BLV PPPY motif is crucial for virus particle release. (A) VLP production of BLV PPPY mutants. 293T cells were transfected with wt or derivatives. Forty-eight hours posttransfection equal volumes of supernatant medium from each culture were collected and VLPs were concentrated by ultracentrifugation. VLP production was analyzed by immunoblot analysis using anti-BLV CA antibodies. The positions Gag and p24 (CA) are indicated. Representative data from at least three independent experiments are shown.
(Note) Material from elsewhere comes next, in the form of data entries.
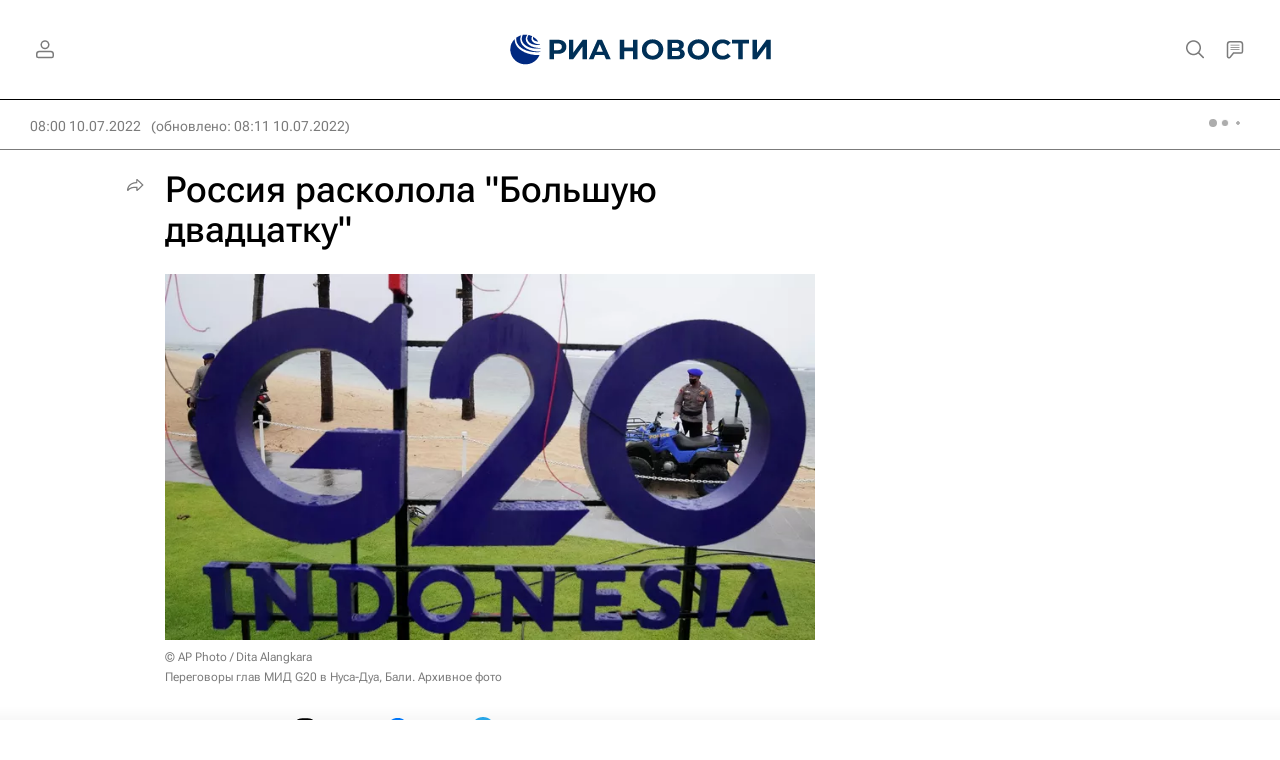

--- FILE ---
content_type: text/html
request_url: https://tns-counter.ru/nc01a**R%3Eundefined*rian_ru/ru/UTF-8/tmsec=rian_ru/343198785***
body_size: -71
content:
36FF651E6978144BX1769477195:36FF651E6978144BX1769477195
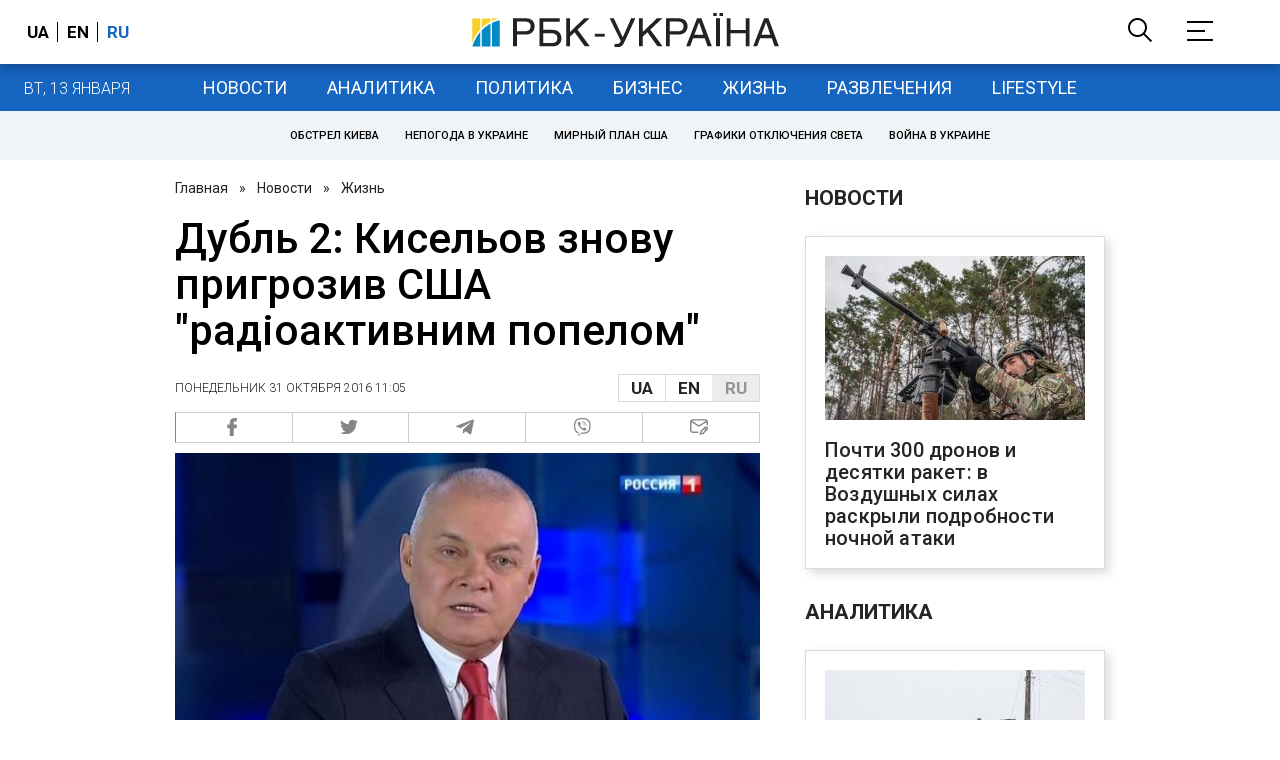

--- FILE ---
content_type: application/javascript; charset=utf-8
request_url: https://fundingchoicesmessages.google.com/f/AGSKWxXYZGXXM_atU1Oiz_JqWfytBPUq6I8JT_5bmhnlI6VTkoLo5kf9IHmUz--IJyCsBPfWEUBXZd1ca_6fAmOg9SpYWph1dm-6wMGZBw_08GD1_rpnq8TTQBXw0uUL-tssj4aGd0tdcnKOuf0A_JiuTAZ7o7F_TN9x0PHQUAXMPzK4vlHwb014bVzUWw==/_/js.ng/site=/468x60a..trtbl:-abp-has(.warnIp)/adsfiles./ads_9_
body_size: -1289
content:
window['2296d23c-c351-45c3-af02-34dd0f72fbbc'] = true;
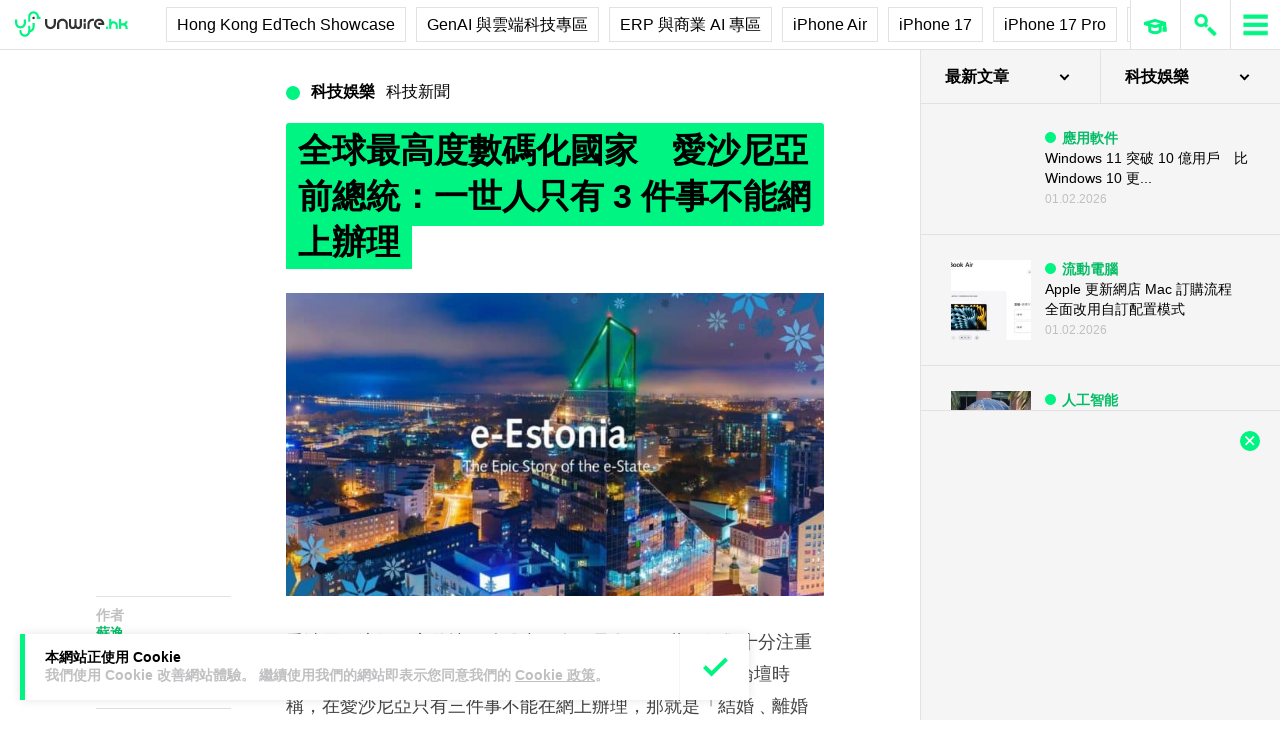

--- FILE ---
content_type: text/html; charset=utf-8
request_url: https://www.google.com/recaptcha/api2/aframe
body_size: 268
content:
<!DOCTYPE HTML><html><head><meta http-equiv="content-type" content="text/html; charset=UTF-8"></head><body><script nonce="5VkSxp4omeR_IkfHm7B4cA">/** Anti-fraud and anti-abuse applications only. See google.com/recaptcha */ try{var clients={'sodar':'https://pagead2.googlesyndication.com/pagead/sodar?'};window.addEventListener("message",function(a){try{if(a.source===window.parent){var b=JSON.parse(a.data);var c=clients[b['id']];if(c){var d=document.createElement('img');d.src=c+b['params']+'&rc='+(localStorage.getItem("rc::a")?sessionStorage.getItem("rc::b"):"");window.document.body.appendChild(d);sessionStorage.setItem("rc::e",parseInt(sessionStorage.getItem("rc::e")||0)+1);localStorage.setItem("rc::h",'1770154828689');}}}catch(b){}});window.parent.postMessage("_grecaptcha_ready", "*");}catch(b){}</script></body></html>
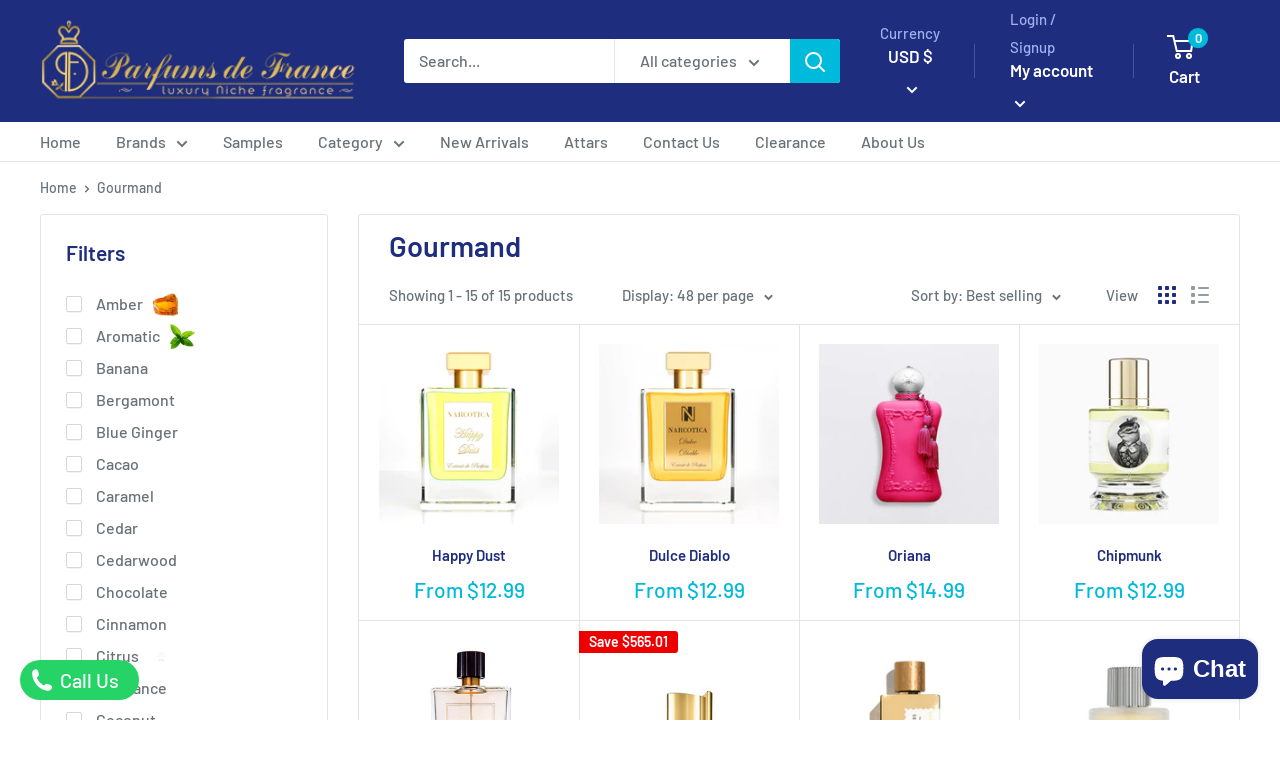

--- FILE ---
content_type: text/css
request_url: https://perfumedefrance.com/cdn/shop/t/19/assets/form-select-designs.css?v=61820335442962789081646795635
body_size: 10
content:
[include*="form-input-select-design-01()"]{padding:0;position:relative;color:#005ba6;display:block;border-radius:0;box-shadow:none;font-size:16px;margin-top:9px;margin-bottom:15px;width:100%}[include*="form-input-select-design-01()"]:before,[include*="form-input-select-design-01()"]:after{content:"";display:block;position:absolute;pointer-events:none;z-index:2}[include*="form-input-select-design-01()"] select{-webkit-appearance:none;appearance:none;background:none;box-sizing:border-box;width:100%;margin:0;border:1px solid transparent;font-size:16px;outline:none}[include*="form-input-select-design-01()"] select:focus{background-color:transparent;outline:none}[include*="form-input-select-design-01()"] option{font-weight:400}[include*="form-input-select-design-01()"] x:-o-prefocus,[include*="form-input-select-design-01()"]:after{display:none}@media screen and (-ms-high-contrast: active),(-ms-high-contrast: none){[include*="form-input-select-design-01()"] select::-ms-expand{display:none}[include*="form-input-select-design-01()"] select:focus::-ms-value{background:transparent;color:#000}}@-moz-document url-prefix(){[include*="form-input-select-design-01()"]{overflow:hidden}[include*="form-input-select-design-01()"] select{width:120%;width:-moz-calc(100% + 3em);width:calc(100% + 3em)}@supports (-moz-appearance: none){width: 100%}[include*="form-input-select-design-01()"] select:-moz-focusring{color:transparent;text-shadow:0 0 0 #000}}@supports (-moz-appearance: none){[include*="form-input-select-design-01()"]{width:100%}}[include*="form-input-select-design-01()"]:before,[include*="form-input-select-design-01()"]:after{content:"";display:block;position:absolute;pointer-events:none;border:1px solid transparent;width:0;height:0;right:16px}[include*="form-input-select-design-01()"]:before{bottom:55%;border-width:0 6.5px 8px 6.5px;border-bottom-color:#d6d6d6}[include*="form-input-select-design-01()"]:after{border-width:8px 6.5px 0 6.5px;border-top-color:#d6d6d6;top:55%}@-moz-document url-prefix(){border-right: 3px solid #e6e6e6;[include*="form-input-select-design-01()"]:hover{border-right:3px solid #005ba6}}[include*="form-input-select-design-01()"]:hover select{box-shadow:0 2px 3px #005ba61a inset;border-color:#005ba6}[include*="form-input-select-design-01()"]:hover select:focus{outline-color:transparent}[include*="form-input-select-design-01()"]:hover:before{border-bottom-color:#005ba6}[include*="form-input-select-design-01()"]:hover:after{border-top-color:#005ba6}[include*="form-input-select-design-01()"] select{border:3px solid #e6e6e6;border-radius:0;font-weight:400;color:inherit;padding:11px 15px;line-height:normal;transition:border-color .2s ease,outline .2s ease}[include*="form-input-select-design-01()"] select:focus{box-shadow:0 3px 4px #005ba64d inset;outline:3px solid #005ba6;outline-offset:-3px}[include*="form-input-select-design-01()"] select[disabled],[include*="form-input-select-design-01()"] select:disabled{opacity:.4;cursor:not-allowed}[include*="form-input-select-design-01()"] select:not(:focus):invalid{color:#c7c7c7}
/*# sourceMappingURL=/cdn/shop/t/19/assets/form-select-designs.css.map?v=61820335442962789081646795635 */


--- FILE ---
content_type: text/javascript
request_url: https://perfumedefrance.com/cdn/shop/t/19/assets/custom.js?v=90373254691674712701646795632
body_size: -711
content:
//# sourceMappingURL=/cdn/shop/t/19/assets/custom.js.map?v=90373254691674712701646795632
The PTAP mutant has the PPPY motif replaced with PTAP, and the YPDL mutant has the PPPY motif replaced with YPDL. (B) Cellular localization of BLV Gag mutants. Transfected cells were grown on coverslips, fixed, and permeabilized. Cells were then incubated with an anti-BLV p24 antibody followed by incubation with Alexa Fluor 488-conjugated anti-mouse IgG. Images were obtained with a confocal microscope.

FIG. 7.

HTLV-1 particle release is sensitive to a proteasome inhibitor. MT-2 cells (human T-cell leukemia cells chronically infected with HTLV-1) were treated with 10 μM clasto-lactacystin β-lactone for 11 h, and then virus-and cell-associated Gag was analyzed by immunoblot analysis. The lane marked DMSO contains cells treated with DMSO only and no proteasome inhibitor. (A) Representative data; (B) summarized data from three independent experiments.